More Than One Right Answer

Does your student know that sometimes there are questions that seem to have no right or wrong answer? Today, let’s study a little geography and find out how that can possibly be.

When we talk about “America” most of us think of the United States. But many people in the rest of the world use the word “America” or the phrase “the Americas” interchangeably and by that phrase they’re referring to the entire western hemisphere; everything found in North America, South America and all of the associated islands and regions. Get out your world map or globe. We’re going to be explorers today- just like Amerigo Vespucci and Christopher Columbus!

Help your student encircle “the Americas” with his finger, tracing the entire north and south American continents.

Now what do we mean by “North America?” Usually, we define this is three nations: The United States, Canada and Mexico. Older students might be interested in learning more about NAFTA- the North American Free Trade Agreement between these three nations.

But if you Google “North America” you will quickly discover that there are many, many definitions of North America ranging from 3 nations, to 49 nations!!! The definition depends on whether or not you separate “Central America” from North America and South America- and it depends on including the many island nations and territories that are also found in the northern half of the western hemisphere such as Cuba, Costa Rica, Puerto Rico, etc.

There are two points to today’s activities. First- to become more familiar with the geography which surrounds the United States, exploring the map to discover the many islands and territories which are our north American neighbors. The second is to discover that there are sometimes several “correct answers” to the same question.

For example, if you hold up a cube and ask a student how many sides the cube has you can get many different answers. A top side and a bottom side. Or an inside and an outside. Or a front side, back side, left side and right side. Or six sides. Or eight sides (by including the inside and outside), etc. ALL are correct in some ways- and all are incomplete in other ways.

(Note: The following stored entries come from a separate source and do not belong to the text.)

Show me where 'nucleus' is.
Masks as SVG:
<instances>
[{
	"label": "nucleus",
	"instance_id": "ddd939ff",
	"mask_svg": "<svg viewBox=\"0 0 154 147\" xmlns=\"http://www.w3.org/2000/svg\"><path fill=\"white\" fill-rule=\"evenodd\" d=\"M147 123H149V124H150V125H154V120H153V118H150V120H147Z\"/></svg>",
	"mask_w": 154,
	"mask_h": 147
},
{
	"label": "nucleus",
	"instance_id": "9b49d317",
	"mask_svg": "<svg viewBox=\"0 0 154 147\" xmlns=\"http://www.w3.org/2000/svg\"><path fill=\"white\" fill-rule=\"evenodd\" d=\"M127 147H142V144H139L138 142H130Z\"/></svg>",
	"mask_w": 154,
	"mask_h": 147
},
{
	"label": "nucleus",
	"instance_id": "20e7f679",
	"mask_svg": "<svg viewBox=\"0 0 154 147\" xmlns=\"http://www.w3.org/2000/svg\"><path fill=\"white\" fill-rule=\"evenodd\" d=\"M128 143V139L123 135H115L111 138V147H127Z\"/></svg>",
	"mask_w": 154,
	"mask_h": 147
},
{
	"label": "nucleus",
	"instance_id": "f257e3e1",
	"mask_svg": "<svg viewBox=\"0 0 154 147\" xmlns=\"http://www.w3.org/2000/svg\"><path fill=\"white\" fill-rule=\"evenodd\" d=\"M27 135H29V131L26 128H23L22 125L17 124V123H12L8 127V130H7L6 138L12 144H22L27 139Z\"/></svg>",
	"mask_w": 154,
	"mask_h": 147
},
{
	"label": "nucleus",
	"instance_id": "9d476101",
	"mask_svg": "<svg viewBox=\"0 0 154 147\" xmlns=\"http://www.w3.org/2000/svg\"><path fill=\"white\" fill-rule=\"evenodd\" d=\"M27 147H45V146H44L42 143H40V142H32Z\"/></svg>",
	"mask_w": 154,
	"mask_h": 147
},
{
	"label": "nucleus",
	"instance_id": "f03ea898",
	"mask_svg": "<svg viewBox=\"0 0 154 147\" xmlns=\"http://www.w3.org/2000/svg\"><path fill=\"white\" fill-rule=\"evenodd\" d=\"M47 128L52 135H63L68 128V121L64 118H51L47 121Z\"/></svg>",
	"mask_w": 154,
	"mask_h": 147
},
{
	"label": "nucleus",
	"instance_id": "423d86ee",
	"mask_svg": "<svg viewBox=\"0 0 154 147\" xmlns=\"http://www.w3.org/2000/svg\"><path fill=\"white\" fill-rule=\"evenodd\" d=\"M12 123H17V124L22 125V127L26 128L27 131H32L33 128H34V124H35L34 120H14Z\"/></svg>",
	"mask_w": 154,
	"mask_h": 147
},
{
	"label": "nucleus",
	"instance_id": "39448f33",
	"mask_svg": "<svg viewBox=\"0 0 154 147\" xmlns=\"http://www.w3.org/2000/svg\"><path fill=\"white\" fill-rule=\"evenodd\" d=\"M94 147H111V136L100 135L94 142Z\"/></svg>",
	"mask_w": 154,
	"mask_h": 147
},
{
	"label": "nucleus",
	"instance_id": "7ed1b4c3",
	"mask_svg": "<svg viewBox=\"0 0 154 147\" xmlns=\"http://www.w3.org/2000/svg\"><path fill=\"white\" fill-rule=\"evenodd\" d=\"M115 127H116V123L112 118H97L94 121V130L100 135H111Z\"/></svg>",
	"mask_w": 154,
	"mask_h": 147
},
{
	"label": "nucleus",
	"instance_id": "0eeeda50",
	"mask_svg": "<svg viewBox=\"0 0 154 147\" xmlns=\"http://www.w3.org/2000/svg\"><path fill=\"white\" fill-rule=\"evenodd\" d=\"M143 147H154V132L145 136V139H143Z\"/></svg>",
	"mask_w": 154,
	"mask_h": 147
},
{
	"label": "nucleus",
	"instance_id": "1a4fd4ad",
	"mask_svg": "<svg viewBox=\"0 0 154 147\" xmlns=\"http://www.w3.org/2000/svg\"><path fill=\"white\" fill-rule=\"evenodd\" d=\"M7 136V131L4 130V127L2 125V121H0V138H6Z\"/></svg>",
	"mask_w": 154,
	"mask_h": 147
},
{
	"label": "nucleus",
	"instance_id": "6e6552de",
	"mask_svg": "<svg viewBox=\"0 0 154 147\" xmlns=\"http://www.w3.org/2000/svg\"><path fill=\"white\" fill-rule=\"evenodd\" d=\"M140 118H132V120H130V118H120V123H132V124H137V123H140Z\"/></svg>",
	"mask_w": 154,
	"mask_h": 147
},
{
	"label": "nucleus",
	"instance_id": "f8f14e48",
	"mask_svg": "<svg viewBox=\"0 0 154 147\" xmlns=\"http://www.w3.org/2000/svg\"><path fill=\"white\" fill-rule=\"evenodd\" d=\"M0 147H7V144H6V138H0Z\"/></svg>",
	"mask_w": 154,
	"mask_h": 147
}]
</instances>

In human relationships there are sometimes more than one right answer as well. What we perceive as “how it happened” may NOT be how our friend or sibling perceived things unfolded. That’s why it’s always so important to communicate clearly with one another and not jump to conclusions based on our own understanding or interpretation. Talk with your children about some recent misunderstanding where two people had two different understandings of a particular event or set of circumstances. Stress the value of understanding and patience when having such a discussion.